» Prompt: Lift every line from the entries that includes the word "para".

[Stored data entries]
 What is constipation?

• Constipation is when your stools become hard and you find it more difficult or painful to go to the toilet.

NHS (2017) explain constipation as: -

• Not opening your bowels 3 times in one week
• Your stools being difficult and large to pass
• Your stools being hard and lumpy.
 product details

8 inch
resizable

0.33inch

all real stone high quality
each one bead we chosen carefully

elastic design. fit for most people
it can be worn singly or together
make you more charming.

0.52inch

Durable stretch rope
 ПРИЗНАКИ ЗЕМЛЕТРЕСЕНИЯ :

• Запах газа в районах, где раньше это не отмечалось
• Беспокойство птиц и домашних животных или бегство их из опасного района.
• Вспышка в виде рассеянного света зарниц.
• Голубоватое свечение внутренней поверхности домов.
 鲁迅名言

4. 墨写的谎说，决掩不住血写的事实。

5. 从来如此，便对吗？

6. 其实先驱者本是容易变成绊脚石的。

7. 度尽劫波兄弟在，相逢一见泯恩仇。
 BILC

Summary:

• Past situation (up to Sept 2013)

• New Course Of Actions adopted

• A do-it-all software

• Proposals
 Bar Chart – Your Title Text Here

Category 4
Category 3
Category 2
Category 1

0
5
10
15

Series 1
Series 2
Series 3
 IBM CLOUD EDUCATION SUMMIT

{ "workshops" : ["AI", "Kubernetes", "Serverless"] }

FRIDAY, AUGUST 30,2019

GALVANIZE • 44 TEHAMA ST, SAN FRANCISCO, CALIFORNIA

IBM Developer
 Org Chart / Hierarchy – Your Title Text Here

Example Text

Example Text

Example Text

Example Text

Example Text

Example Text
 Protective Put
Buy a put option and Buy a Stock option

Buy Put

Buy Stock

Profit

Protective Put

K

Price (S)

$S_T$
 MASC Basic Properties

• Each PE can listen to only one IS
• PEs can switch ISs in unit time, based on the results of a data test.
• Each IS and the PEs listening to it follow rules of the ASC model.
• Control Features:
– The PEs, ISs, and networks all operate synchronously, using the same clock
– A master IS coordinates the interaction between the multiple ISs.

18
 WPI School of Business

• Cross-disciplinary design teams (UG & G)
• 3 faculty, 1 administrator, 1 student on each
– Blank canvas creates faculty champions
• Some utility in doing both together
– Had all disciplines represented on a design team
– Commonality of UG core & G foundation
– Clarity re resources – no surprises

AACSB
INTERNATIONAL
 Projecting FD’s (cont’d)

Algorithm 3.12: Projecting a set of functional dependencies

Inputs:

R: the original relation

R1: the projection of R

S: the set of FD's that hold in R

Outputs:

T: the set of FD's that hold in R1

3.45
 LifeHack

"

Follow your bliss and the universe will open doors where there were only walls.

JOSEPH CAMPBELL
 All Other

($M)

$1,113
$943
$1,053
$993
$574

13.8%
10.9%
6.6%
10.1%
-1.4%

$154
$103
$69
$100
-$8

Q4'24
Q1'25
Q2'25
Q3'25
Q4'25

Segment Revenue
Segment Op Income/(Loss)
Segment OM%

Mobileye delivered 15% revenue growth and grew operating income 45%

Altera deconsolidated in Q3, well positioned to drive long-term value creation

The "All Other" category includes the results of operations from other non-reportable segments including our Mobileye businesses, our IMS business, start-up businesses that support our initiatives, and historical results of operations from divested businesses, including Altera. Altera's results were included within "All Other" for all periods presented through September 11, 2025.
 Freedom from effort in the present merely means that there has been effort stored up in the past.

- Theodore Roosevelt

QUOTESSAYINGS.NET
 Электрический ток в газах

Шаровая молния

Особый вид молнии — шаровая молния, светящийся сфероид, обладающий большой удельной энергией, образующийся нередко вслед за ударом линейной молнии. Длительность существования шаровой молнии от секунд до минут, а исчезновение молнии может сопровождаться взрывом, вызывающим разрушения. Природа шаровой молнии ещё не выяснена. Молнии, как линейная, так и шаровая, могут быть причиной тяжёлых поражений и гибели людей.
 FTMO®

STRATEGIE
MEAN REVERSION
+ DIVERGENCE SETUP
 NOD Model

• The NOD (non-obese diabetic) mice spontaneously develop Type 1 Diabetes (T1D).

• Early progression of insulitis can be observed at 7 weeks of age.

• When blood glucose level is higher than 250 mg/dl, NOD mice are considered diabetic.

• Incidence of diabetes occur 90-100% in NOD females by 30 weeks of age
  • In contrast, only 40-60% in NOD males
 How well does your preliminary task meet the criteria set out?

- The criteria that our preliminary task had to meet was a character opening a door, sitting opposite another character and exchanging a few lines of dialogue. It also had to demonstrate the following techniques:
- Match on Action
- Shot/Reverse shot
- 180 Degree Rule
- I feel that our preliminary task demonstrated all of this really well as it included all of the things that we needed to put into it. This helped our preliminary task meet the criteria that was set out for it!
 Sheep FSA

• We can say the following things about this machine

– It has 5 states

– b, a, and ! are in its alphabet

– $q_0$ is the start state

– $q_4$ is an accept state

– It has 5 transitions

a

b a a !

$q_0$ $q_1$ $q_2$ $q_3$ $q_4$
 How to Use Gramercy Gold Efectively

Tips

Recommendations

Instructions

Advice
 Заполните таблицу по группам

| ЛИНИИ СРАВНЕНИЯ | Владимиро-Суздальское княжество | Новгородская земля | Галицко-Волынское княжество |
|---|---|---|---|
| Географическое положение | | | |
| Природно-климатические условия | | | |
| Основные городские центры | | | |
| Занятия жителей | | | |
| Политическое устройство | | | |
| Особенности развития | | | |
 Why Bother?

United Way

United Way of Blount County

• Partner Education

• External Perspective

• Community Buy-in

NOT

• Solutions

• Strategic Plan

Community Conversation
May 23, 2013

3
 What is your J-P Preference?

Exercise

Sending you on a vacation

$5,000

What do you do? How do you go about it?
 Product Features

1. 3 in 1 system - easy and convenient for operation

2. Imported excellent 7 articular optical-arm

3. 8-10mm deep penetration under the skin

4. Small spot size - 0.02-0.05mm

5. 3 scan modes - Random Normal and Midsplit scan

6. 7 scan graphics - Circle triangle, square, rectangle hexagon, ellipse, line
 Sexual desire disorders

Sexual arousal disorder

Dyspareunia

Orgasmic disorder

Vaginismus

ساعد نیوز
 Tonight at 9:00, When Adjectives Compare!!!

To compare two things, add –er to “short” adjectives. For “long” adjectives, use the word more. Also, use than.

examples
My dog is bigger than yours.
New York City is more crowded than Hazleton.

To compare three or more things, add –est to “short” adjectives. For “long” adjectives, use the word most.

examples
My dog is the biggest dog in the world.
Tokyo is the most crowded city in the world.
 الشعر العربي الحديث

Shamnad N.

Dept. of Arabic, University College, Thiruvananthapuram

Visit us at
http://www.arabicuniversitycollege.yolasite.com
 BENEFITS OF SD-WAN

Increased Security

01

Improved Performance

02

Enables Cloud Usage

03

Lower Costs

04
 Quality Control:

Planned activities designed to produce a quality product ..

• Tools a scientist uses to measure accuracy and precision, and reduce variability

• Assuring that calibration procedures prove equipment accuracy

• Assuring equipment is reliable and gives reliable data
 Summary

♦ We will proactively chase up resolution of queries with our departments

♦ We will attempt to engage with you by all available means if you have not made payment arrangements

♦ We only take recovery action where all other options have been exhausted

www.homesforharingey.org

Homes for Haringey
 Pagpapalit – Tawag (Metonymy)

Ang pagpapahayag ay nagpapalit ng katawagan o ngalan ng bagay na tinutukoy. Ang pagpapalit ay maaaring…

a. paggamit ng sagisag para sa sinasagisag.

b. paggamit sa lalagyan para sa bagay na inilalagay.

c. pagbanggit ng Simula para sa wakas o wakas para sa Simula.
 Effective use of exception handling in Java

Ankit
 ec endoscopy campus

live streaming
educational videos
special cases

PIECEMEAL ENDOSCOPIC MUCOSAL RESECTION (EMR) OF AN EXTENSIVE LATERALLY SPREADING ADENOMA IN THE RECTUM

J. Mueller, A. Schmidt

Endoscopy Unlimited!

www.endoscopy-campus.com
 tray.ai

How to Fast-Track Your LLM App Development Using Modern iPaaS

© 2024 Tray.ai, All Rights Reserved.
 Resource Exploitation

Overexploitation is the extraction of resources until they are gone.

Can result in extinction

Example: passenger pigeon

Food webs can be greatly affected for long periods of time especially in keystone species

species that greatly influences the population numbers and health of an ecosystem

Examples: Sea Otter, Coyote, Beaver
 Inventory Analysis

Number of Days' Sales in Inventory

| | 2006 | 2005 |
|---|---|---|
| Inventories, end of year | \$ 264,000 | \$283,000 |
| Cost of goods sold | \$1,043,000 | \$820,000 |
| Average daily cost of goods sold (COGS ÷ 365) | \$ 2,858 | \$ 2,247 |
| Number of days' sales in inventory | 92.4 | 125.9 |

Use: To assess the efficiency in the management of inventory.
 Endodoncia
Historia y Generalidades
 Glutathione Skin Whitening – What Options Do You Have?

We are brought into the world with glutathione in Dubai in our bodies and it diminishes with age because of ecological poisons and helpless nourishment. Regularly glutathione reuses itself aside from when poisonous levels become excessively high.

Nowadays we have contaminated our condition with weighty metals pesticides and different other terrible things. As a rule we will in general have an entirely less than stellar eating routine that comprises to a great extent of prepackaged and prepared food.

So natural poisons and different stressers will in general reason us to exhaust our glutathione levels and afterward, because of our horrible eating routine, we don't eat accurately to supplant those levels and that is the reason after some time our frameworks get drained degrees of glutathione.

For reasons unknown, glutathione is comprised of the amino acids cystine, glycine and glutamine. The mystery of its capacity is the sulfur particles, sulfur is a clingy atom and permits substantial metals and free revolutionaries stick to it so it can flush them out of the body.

» The answer:
a. paggamit ng sagisag para sa sinasagisag.
b. paggamit sa lalagyan para sa bagay na inilalagay.
c. pagbanggit ng Simula para sa wakas o wakas para sa Simula.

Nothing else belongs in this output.